Crucial Role in Defending Malaysia

When Malaysia was formed with the merger of Malaya, Singapore, Sabah and Sarawak, the then fiery Indonesian president, made his displeasure and opposition to the idea publicly known. President Sukarno announced a Crush Malaysia campaign and proclaimed a period of Confrontation.

It was certainly a tense period for the new nation and things got much worse when over 100 plus Indonesian paratroopers were dropped into the state of Johor at the southern tip of peninsula Malaya. Thankfully, they were quickly rounded up.

The base, as such, was especially crucial between 1963 and 1966 during the period of Confrontation. The RAAF Base in Butterworth became the headquarters of the Integrated Air Defence System under the Five Power Defence Agreement. Its main role was to provide air defence for Singapore and Malaysia.

Australia’s Single Biggest Engagement with Asia

The RAAF Base in Butterworth was, without doubt, Australia’s single biggest engagement with Asia. Most young Malaysians may not know about this chapter in our infancy as a nation. But they should know and appreciate it because it is easy to gloss over, pretend otherwise and forget such matters.

The RAAF Base in Butterworth existed from 1955 to 1988. During that thirty-three year period over 50,000 Australians were based there together with their families.

It was Australia’s single biggest engagement with Asia.

Integrated Well with the Local Population

To their credit, the Australian airmen and their families integrated very well with Malaysians of all walks of life. I remember meeting a few of them in the mid-sixties mainly at social gatherings in Penang while I was training to be a certified teacher at St Joseph’s Training College ( STJC ), a La Salle institution in Pulau Tikus, Penang.
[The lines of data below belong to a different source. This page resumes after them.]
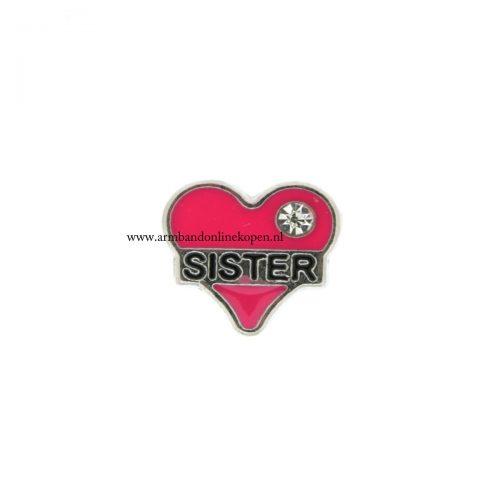 bedel munt hanger of armband liefde voor je zus donker roze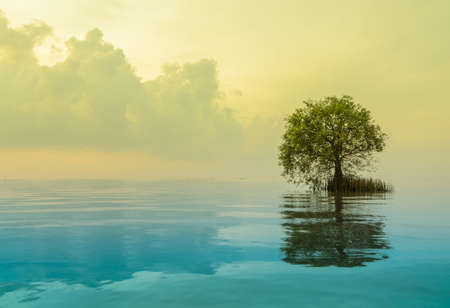 Seascape with mangrove apple stands lonely. Yellow and blue color image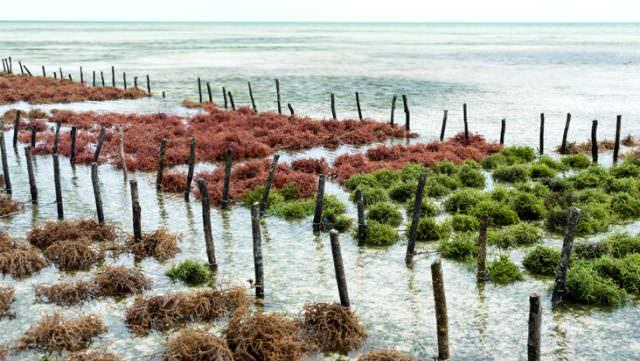 Deniz yosunu üreten şirketlerinin değeri 6 milyar dolara ulaştı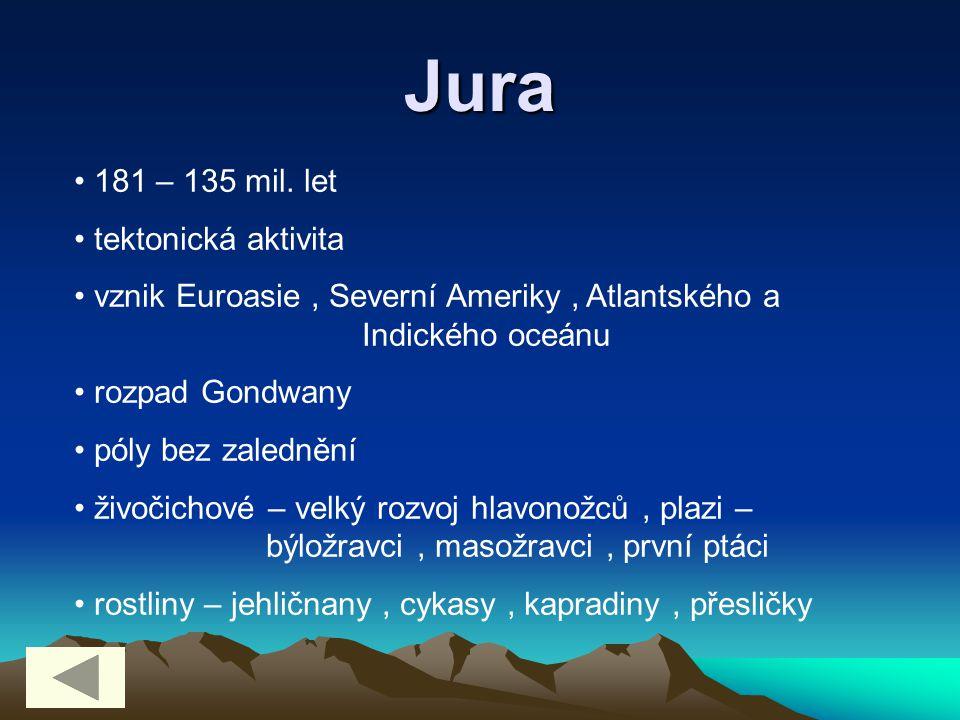 Jura 181 – 135 mil. let tektonická aktivita vznik Euroasie, Severní Ameriky, Atlantského a Indického oceánu rozpad Gondwany póly bez zalednění živočic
They were humble, friendly, socially adept and helpful. In that process, these Australians contributed to the rich, local social fabric of Penang society at that time.  To add to that unique cultural melting pot, we also had a steady infusion of lovely, young and fashionable Thai lasses from Bangkok and Phuket who trooped to Penang for classes in typewriting, stenography and secretarial studies.

George Town, Penang and Adelaide, South Australia: Sister Cities

Australia became increasingly connected to Asia and particularly to Penang and Malaysia I believe, to a great measure, because of their presence and contribution through the RAAF for over those thirty-three years.
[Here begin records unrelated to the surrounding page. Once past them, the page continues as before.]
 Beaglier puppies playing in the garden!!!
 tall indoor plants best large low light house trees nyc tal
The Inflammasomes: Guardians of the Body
It is still quite common to see many Australian families holidaying in Penang. For some, it is like a yearly pilgrimage to Shangri La, both literally and otherwise. For good measure, there are three well-known high-class Shangri-La hotel properties in Penang, two in Batu Feringgi and one in George Town.

In February 1973, the city of Adelaide, on the advice of the charismatic and forward thinking Don Dunstan (then premier of South Australia) proposed the establishment of a sister city (or twin cities) relationship with George Town, Penang.  Don Dunstan, you may be interested to know, actually married a Malaysian journalist named Adele Koh who hailed from Penang.
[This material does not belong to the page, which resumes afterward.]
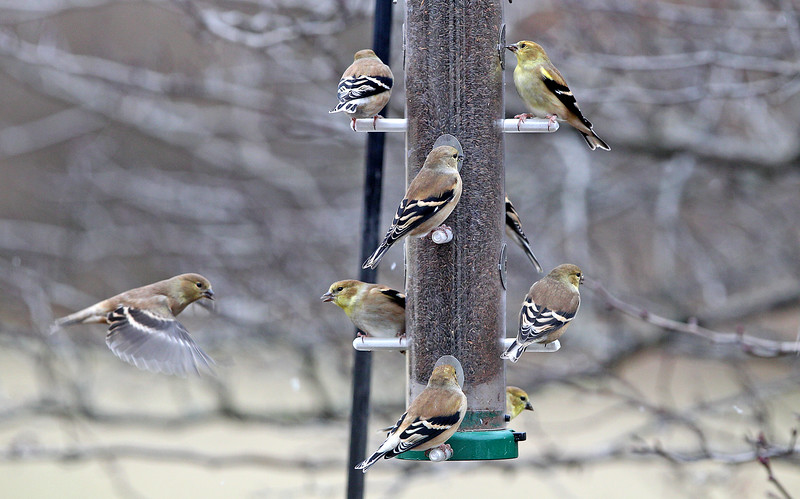 11 20 14 Goldfinch supper_7543.jpg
In December the same year, Dr Lim Chong Eu, a long-serving chief minister of Penang signed a sealed scroll attesting to this sister city arrangement. The sister city relationship has resulted in many enjoyable yearly programmes being hosted in both cities much to the satisfaction of the citizens.

Social History of RAAF Butterworth Base

KampongAustraliaBookDr. Mathew Radcliffe recently completed a fascinating social history of the RAAF Butterworth Base.

I am no historian but if what little I have shared has whetted your appetite for more on this unique history and contribution, do get his book, ‘Kampong Australia‘ which was published recently. (Read the Sydney Morning Herald review of the book).

Mathew was incidentally born at the RAAF Base in Butterworth and served in the RAAF for seven years.

He later went to university and completed a BA majoring in history before earning a Ph.D from Macquarie University.